Veel belangrijker lijkt het me om, zoals u deed, te erkennen dat het gregoriaans kerkmuziek is, die staat in een levende traditie. Een traditie die teruggaat tot minstens de joodse synagoge liturgie van voor Christus. Het is in de levende praktijk van de christelijke eredienst dat de gregoriaanse muziek is gegroeid. In dat proces heeft paus Gregorius I wel enige richtlijnen gegeven, maar waarschijnlijk niet veel meer dan dat.

In die levende liturgische praktijk van de christelijke geloofsgemeenschap is het Gregoriaans gegroeid en als een rode draad geworden doorheen heel de geschiedenis tot nu toe. Bijna nooit was het gregoriaans de uitsluitende muzikale stijl in onze eredienst. Eigenlijk altijd zijn er ook andere stijlen gebruikt. Wel is het gregoriaans een constante richtinggevende factor gebleven. Bij tijd en wijle, zoals ook vandaag de dag opnieuw gebeurt onder Paus Benedictus XVI, wordt er extra nadruk gelegd op het gregoriaans als zeer geëigende stijl voor de liturgische muziek.

Als een rode draad loopt het gregoriaans door de hele geschiedenis van de eredienst. Alleen al daarom dat we blij zijn een gregoriaans koor in ons midden te hebben. Opdat ook hier deze oude traditie levend kan blijven.

4.
▬▬▬▬▬▬
**OPDRACHT**. Onder welke paus wordt volgens de tekst over het gregoriaans vandaag de dag opnieuw extra nadruk gelegd op het gregoriaans als geëigende stijl voor liturgische muziek?

**UITTREKSEL DATASET**.
▬▬▬▬▬▬
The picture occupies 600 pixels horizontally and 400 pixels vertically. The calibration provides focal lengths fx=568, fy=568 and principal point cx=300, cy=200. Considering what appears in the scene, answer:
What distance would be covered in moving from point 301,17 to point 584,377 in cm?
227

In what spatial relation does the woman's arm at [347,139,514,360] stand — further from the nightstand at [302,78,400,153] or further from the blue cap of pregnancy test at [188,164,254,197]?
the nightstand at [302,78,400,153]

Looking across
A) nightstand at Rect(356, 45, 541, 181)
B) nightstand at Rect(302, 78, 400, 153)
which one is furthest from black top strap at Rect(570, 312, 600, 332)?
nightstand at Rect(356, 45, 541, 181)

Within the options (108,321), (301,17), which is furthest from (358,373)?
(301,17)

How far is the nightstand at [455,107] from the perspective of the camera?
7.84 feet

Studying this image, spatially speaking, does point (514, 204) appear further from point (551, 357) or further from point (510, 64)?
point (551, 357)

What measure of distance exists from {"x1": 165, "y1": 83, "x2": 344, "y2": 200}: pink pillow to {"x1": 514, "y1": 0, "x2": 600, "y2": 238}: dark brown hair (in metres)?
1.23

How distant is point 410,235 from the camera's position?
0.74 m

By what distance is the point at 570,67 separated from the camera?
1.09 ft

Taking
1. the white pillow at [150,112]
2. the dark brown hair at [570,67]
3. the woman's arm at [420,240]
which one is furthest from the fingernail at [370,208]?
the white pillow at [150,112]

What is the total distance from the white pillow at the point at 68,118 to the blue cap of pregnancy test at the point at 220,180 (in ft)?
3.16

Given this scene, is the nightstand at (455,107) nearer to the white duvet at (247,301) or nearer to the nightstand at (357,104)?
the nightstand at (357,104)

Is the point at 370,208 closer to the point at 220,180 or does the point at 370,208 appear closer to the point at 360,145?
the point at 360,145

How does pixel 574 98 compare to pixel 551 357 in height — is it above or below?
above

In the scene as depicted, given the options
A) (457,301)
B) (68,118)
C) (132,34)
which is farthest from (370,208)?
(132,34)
▬▬▬▬▬▬
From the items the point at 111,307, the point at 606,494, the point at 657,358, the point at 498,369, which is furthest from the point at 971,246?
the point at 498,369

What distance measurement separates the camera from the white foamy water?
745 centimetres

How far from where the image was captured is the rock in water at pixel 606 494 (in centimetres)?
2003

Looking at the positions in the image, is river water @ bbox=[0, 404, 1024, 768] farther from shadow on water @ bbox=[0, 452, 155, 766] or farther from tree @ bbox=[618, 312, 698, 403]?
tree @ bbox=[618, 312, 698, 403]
▬▬▬▬▬▬
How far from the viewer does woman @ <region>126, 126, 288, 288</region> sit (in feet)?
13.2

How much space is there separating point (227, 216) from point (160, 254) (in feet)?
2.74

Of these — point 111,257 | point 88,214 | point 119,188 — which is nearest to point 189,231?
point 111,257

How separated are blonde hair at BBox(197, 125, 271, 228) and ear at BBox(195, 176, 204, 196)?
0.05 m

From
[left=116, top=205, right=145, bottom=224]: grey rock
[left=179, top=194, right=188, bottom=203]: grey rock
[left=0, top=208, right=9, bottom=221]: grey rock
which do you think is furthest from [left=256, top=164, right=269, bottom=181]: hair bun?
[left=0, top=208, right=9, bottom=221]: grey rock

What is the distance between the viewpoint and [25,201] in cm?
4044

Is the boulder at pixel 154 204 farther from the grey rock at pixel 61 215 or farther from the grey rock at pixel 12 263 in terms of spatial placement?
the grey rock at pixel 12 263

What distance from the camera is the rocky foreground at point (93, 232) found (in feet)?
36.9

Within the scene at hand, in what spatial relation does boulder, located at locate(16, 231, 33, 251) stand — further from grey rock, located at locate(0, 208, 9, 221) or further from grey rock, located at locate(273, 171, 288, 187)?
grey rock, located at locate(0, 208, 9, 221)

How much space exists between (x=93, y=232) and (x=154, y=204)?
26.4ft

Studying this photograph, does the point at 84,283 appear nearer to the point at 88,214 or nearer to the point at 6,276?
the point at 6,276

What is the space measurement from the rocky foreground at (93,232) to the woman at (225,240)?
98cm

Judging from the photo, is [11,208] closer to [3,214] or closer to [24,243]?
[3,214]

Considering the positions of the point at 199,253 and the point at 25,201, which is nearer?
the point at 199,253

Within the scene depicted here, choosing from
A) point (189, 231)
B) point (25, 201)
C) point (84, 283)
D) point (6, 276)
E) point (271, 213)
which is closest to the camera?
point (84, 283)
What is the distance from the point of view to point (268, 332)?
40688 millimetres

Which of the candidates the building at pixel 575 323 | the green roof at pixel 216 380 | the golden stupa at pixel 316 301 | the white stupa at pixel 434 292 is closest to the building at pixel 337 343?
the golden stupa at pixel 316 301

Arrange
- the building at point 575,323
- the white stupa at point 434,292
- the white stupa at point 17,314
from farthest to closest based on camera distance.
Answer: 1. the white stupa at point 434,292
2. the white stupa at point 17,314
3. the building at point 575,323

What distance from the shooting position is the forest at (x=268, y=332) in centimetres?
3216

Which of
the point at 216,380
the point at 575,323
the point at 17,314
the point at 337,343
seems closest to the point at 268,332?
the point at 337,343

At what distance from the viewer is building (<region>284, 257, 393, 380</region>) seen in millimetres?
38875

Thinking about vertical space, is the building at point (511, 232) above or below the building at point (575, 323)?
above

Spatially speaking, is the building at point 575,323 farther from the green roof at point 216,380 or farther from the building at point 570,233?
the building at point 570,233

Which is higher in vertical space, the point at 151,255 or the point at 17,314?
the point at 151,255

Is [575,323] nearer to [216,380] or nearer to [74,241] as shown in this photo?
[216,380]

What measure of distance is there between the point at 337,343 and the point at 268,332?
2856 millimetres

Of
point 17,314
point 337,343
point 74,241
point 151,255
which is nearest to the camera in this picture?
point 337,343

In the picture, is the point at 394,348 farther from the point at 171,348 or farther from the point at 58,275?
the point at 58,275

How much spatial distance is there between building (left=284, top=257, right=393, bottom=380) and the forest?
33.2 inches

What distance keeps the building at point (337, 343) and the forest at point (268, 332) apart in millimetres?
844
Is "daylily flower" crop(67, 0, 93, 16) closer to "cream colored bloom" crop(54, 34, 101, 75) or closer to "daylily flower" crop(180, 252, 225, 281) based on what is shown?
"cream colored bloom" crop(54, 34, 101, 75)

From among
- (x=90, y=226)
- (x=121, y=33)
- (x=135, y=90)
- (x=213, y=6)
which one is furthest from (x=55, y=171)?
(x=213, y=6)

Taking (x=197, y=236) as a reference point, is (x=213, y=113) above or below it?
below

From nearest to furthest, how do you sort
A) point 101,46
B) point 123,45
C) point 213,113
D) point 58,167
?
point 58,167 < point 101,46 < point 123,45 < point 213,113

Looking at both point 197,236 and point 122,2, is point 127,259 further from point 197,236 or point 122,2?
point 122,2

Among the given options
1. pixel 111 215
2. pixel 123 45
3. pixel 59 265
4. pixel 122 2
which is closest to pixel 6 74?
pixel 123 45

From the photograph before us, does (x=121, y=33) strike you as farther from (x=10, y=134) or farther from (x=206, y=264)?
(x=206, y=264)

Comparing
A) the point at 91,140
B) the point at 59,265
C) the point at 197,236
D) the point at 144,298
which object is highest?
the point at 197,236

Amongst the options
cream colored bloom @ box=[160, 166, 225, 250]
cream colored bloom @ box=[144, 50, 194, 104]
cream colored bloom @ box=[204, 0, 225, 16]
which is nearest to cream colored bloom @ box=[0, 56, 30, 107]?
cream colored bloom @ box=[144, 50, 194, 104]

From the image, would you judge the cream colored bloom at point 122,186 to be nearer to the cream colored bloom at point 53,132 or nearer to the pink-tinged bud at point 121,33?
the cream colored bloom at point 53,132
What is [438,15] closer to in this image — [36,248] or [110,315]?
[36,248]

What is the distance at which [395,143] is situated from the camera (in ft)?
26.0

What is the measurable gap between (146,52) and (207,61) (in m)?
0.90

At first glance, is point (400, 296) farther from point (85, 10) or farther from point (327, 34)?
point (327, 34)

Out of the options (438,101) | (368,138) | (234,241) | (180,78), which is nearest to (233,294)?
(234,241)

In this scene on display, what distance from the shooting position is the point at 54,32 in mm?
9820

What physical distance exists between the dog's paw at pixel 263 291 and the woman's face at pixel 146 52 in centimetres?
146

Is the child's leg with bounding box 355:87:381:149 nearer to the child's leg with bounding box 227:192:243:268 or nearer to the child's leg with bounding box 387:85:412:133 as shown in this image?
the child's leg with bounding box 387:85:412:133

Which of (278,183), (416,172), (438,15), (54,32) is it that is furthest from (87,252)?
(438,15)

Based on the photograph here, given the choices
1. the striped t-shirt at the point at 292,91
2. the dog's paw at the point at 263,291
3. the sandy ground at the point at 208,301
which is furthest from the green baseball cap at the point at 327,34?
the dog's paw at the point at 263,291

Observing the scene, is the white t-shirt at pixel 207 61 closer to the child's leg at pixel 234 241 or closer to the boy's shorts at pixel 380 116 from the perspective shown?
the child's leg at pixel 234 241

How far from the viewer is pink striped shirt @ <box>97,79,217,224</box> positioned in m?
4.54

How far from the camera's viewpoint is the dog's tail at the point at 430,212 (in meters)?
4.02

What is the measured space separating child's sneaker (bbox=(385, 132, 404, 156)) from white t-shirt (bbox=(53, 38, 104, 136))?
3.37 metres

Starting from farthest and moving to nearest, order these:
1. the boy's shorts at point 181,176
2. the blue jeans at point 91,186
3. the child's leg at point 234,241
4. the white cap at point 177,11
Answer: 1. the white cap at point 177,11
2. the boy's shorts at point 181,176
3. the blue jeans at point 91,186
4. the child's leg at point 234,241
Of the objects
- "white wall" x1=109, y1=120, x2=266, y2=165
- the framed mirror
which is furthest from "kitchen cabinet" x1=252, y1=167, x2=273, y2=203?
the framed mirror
▬▬▬▬▬▬
**ANTWOORD**. Onder paus Benedictus XVI.